Temazepam, sold under the commercial name Restoril, comes in pill form and is typically only available with a prescription in Canada. It is often used for people who have trouble sleeping.
But Lavallee noted almost any medication can now be purchased on the Internet.
The court had initially heard about the existence of the drugs last week from forensic pathologist Yann Daze.
Lavallee said Temazepam was also found in a wine bottle discarded in the trash, but she couldn't say how much there had been because the bottle was empty.
The drugs taken together can result in dizziness, confusion, drowsiness, loss of motor skills and even amnesia.
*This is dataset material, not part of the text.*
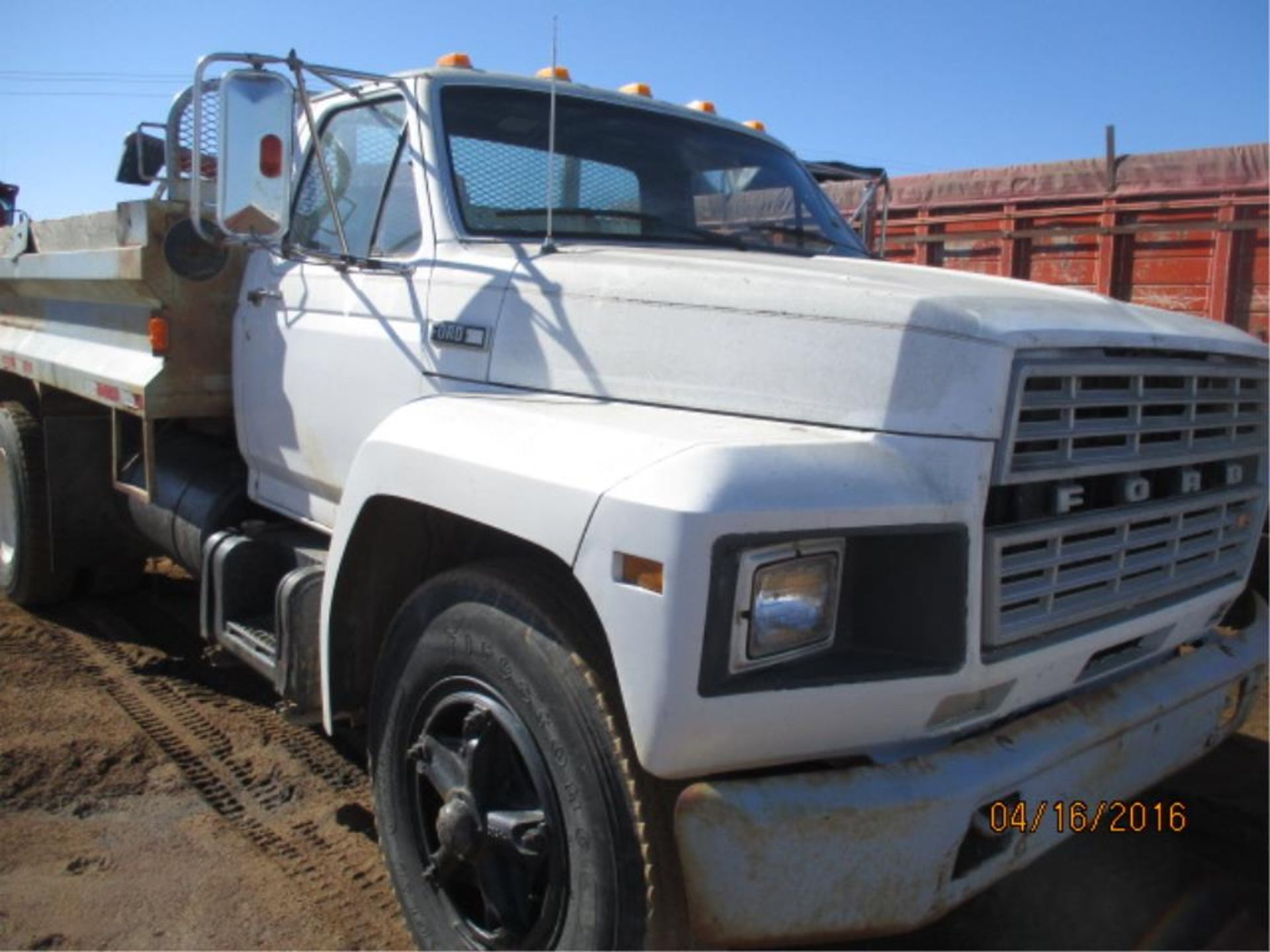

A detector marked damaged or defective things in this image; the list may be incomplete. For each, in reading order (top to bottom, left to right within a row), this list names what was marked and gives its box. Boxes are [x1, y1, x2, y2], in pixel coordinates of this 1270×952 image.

rusted structure [826, 144, 1270, 341]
The combination of the two and alcohol could render a person incapacitated, she said.
Under cross-examination, Lavallee said she couldn't determine whether Lin voluntarily ingested the drugs.
The exact amount consumed was impossible to pinpoint because of the state of the body and because she didn't receive any urine or blood samples, which could have made such a calculation possible.
The level of drugs found in the system would have been higher right after death compared with days later when she examined the remains.
"The quantities could have been different at the time of death," Lavallee said.
Earlier on Wednesday, the jury heard that most of the attempts at cleaning his blood-spattered apartment were poorly done.
Forensic biologist Jacinthe Prevost examined the apartment and other exhibits gathered at the crime scene. She'd initially suggested the apartment appeared to have been cleaned, but admitted under cross-examination it wasn't done well.
Prevost testified she analzyed sperm stains found around the bachelor pad and on discarded clothing in trash behind the building without finding any with links to Lin.
Magnotta, 32, has admitted the physical acts of which he's accused but has pleaded not guilty by way of mental disorder.
He faces five charges: first-degree murder; criminally harassing Prime Minister Stephen Harper and other members of Parliament; mailing obscene and indecent material; committing an indignity to a body; and publishing obscene materials.